Rolling my eyes at the hipster cliché in plain sight, I walk towards a sculpture of a Queen of Hearts-esque character, but from hell.
While taking a moment to drink in the art for myself and acclimatise to the surroundings, my ears prick up as a conversation between two norm core visitors stood next to me gets interesting.
One half of the pair – dressed in white chinos and New Balance trainers despite the recent scandal – attempts to pronounce Akopyan’s surname while offering his opinion on the exhibition.
With no regard for his feelings, his friend, who clearly likes to watch the world burn, says: “You’re saying her name wrong, it’s ‘Ako-pee-yan’.”
How to avoid sounding like an idiot at an art gallery
- Don’t try and be the same as all the different people. Be yourself – it’s a cliché because it works.
- Try not to attend shows based on their “underground” factor.
- Think about how the art at any given show is supposed to make you feel, as opposed to what it looks like.
- Don’t try and impress others.
- Take the time to drink in your surroundings before offering conclusions.
Bemused, but with no clue as to which one of them is right, I continue listening as the embarrassed New Balance-wearer says: “Oh my god, I’m so awful.”
In an effort to placate his friend, the moustache-wearing man replies: “No, it’s fine. I didn’t know how to say ‘Melania Trump’ until like a month ago.”
About to judge the pair for their vacuous conversation, I mentally berate myself; I had no idea how to pronounce Melania Trump’s name until about the same time, and wouldn’t know where to begin with Akopyan.
Catching the eye of one of the gallery workers, I walk over and motion to the two friends with a cursory glance, before asking whether the snippets of conversations I’ve heard during my visit are representative of the usual crowd.
She tells me: “You could say I’m a hipster, but I don’t like to use that word… I’d say it’s more people who are living in east London, so yeah they’re obviously a bit alternative.”
Job done, I thank the gallery worker and start to make my way home. On my way out, I chance upon one last snippet of a conversation between two women, and hover awkwardly by the doorway to catch it in all its glory.

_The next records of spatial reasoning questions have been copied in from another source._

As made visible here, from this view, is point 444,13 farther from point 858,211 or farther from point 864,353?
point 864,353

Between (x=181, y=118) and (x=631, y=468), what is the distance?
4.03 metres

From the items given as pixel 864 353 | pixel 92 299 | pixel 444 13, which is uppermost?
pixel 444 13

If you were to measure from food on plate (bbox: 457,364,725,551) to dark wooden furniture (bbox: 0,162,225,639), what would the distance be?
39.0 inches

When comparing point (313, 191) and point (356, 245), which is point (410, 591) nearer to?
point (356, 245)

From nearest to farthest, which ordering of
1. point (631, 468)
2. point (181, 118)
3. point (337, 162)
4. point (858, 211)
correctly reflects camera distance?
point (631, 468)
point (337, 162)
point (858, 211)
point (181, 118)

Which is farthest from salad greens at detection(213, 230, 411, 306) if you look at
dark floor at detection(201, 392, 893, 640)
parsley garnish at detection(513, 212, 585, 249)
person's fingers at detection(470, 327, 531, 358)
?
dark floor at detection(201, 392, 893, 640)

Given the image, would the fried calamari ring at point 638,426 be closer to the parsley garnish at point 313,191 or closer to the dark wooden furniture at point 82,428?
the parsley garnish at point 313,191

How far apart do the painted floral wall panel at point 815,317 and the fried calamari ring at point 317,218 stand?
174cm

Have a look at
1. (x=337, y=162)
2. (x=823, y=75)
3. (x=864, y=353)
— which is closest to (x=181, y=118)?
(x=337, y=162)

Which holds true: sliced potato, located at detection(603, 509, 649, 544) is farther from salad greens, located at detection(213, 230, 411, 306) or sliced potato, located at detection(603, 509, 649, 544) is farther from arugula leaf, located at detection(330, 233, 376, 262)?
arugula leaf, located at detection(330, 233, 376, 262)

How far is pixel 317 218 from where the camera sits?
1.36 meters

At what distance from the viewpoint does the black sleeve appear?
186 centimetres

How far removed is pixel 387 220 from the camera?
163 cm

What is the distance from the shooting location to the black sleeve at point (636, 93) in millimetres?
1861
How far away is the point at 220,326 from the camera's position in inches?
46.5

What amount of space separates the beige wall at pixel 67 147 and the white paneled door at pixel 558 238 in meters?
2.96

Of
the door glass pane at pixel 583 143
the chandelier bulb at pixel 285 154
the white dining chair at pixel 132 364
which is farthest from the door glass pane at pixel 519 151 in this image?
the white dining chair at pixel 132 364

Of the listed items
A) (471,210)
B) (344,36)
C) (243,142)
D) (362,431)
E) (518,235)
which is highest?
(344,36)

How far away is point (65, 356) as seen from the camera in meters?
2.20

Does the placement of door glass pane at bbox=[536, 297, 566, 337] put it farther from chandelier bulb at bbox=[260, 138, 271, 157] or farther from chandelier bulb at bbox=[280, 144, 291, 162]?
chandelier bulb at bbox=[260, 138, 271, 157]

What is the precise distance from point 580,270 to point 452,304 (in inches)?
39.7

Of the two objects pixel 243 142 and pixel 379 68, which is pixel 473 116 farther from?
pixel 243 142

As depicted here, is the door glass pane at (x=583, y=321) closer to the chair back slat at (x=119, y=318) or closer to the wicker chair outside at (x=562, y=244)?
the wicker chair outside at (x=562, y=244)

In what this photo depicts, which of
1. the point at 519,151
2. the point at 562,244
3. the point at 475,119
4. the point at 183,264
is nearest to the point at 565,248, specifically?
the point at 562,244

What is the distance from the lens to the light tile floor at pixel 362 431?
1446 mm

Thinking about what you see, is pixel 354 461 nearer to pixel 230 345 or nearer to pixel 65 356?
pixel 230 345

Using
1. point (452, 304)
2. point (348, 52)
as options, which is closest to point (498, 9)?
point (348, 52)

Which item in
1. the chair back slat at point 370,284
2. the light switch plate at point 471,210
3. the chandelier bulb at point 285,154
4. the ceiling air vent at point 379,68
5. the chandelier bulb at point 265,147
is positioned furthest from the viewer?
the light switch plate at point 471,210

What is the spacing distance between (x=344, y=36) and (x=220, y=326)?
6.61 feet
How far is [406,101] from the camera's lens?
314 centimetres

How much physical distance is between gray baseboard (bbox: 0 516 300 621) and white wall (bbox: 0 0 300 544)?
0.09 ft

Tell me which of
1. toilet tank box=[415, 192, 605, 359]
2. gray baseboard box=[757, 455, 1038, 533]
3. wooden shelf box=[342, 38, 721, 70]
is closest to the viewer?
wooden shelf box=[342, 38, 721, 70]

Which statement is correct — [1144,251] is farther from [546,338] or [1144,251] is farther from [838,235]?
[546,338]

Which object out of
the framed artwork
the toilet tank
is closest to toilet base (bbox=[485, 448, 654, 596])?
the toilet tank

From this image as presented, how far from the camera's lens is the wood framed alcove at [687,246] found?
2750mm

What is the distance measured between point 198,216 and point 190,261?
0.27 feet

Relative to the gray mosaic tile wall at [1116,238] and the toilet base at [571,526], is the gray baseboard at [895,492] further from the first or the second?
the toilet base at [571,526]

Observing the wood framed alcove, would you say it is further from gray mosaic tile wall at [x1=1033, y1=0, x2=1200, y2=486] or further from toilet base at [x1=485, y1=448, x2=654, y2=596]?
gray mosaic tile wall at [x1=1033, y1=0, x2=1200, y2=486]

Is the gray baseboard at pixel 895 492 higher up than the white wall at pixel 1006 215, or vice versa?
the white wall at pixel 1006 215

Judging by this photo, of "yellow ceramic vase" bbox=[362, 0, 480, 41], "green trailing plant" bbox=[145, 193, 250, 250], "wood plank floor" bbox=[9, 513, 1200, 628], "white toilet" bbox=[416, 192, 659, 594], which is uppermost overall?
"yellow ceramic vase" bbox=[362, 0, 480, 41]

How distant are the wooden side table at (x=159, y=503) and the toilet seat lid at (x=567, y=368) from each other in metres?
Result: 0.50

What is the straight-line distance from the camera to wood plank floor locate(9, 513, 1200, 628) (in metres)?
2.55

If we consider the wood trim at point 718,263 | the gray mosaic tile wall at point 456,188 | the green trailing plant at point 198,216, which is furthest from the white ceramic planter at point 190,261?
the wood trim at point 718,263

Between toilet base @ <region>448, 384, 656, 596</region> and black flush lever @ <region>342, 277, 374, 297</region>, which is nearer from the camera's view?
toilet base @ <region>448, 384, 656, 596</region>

Both staring at their phones as they upload snaps from the show to Instagram, one friend innocently asks the other: “So, what did you think – your kind of art?”
Her friend, dressed head-to-toe in black, replies: “Well I guess I naturally gravitate towards anamorphosis, so this show didn’t really do it for me.”
Looking slightly bemused for a moment, the first woman manages to collect herself, and responds: “Oh yeah completely, such a good shout.”
They turn the corner and walk away, fading into the crowd of like-minded souls dressed in similarly ostentatious outfits.
Left puzzling the state of the world, I put my camera away and begin the journey back to north west London – a simpler place full of Coral branches and chicken shops, and absolutely zero proclamations that one “knew about X before it went mainstream”.
Martyrs & Matryoshkas is on show at The Old Truman Brewery from 8-18 December, 11-7.